MATERIALS PROVIDED

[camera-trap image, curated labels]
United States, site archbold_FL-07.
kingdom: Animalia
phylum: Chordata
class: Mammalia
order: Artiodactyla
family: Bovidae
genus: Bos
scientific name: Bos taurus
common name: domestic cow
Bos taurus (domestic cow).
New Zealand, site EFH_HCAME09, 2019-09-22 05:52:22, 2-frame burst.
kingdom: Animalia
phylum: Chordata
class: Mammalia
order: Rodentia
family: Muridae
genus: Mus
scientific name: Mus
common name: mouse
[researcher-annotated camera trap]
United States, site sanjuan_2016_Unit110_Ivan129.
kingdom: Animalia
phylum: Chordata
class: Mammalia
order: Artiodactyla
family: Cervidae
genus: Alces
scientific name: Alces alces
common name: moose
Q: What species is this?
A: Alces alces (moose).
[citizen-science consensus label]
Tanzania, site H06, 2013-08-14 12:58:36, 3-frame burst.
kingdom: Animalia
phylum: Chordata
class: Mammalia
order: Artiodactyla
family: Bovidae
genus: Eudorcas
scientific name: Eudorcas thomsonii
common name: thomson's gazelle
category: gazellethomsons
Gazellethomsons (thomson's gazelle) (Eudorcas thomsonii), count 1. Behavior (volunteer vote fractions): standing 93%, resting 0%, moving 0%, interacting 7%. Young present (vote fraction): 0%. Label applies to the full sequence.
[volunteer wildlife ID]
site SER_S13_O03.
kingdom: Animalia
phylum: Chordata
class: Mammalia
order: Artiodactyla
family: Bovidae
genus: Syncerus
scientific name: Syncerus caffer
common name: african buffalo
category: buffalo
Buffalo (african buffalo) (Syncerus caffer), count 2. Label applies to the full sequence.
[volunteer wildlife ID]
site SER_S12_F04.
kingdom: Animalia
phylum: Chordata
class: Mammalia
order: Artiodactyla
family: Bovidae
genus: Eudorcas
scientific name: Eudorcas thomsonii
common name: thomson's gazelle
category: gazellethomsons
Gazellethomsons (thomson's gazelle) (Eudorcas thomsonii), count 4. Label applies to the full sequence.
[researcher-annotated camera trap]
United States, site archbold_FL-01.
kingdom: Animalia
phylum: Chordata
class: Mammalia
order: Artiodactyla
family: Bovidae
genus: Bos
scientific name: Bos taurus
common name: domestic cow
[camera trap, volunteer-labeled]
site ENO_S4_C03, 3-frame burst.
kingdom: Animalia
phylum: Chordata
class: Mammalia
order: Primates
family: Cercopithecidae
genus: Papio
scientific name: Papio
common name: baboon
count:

EXERCISE
Your answer must be the line containing "site ENO_S4_C03, 3-frame burst." and each line after it in the listing above, copied exactly.

REPLY TO THE TASK
site ENO_S4_C03, 3-frame burst.
kingdom: Animalia
phylum: Chordata
class: Mammalia
order: Primates
family: Cercopithecidae
genus: Papio
scientific name: Papio
common name: baboon
count:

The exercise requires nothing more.